• **What you have to do**: Among the entries below, find the lines that hold the word "with" and report them.

• **Data for this exercise**:
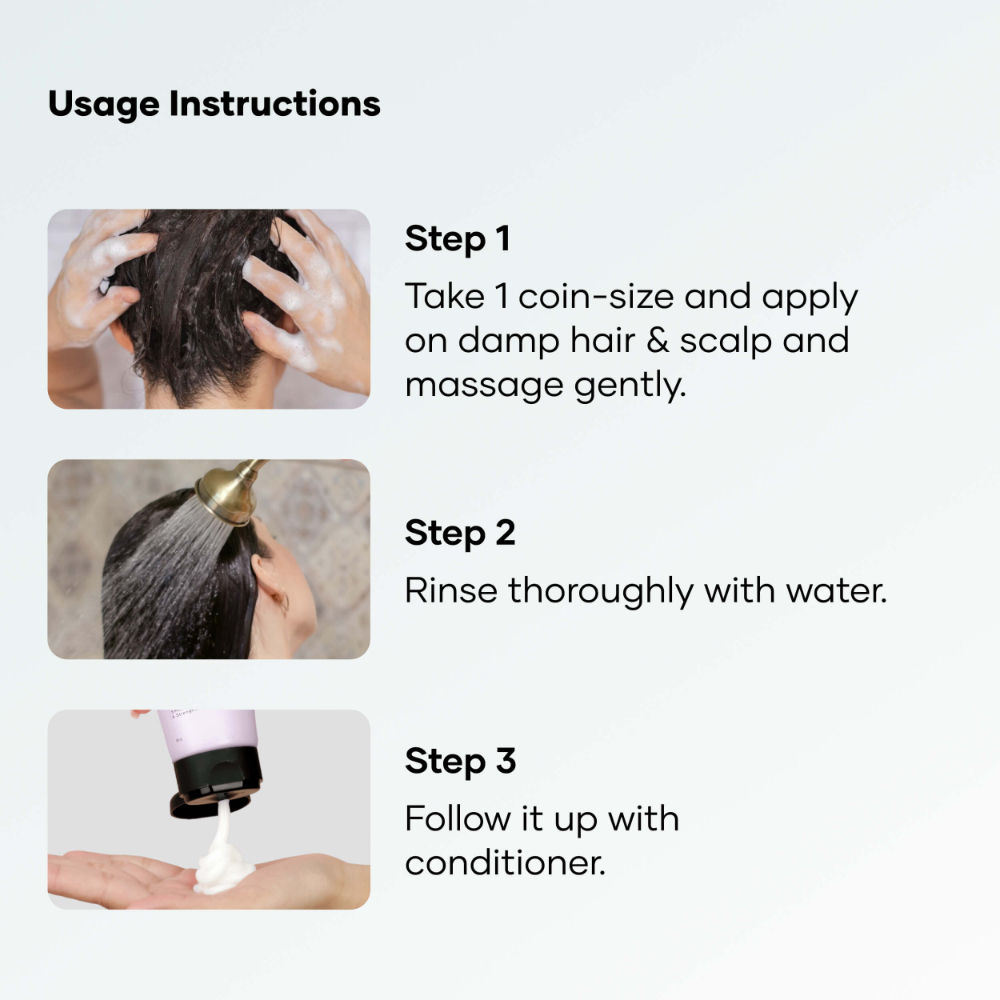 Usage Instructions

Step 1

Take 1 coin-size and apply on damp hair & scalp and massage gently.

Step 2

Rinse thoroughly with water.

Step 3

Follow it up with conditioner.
* * *
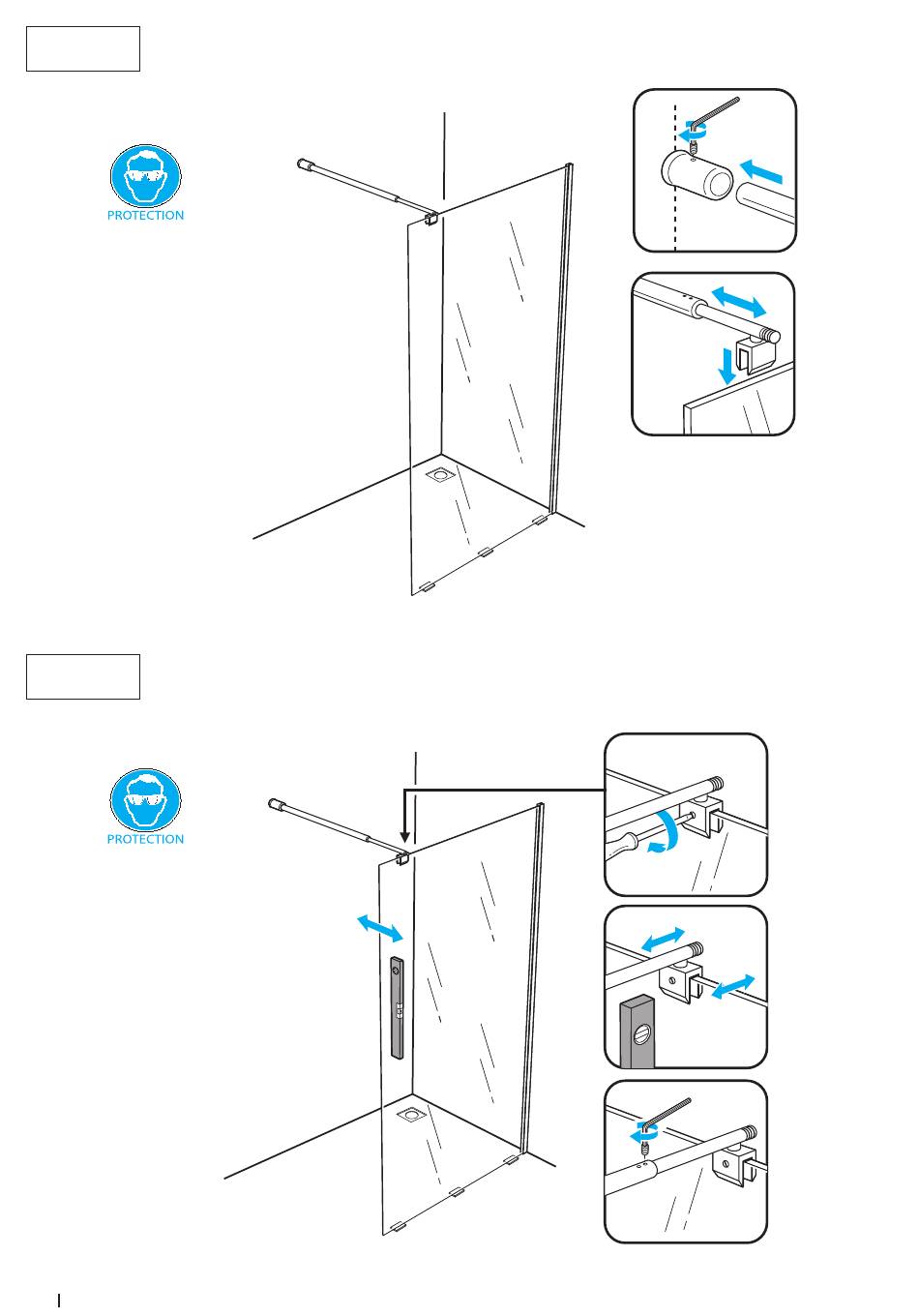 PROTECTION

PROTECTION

• **Response to the task**:
Rinse thoroughly with water.
Follow it up with conditioner.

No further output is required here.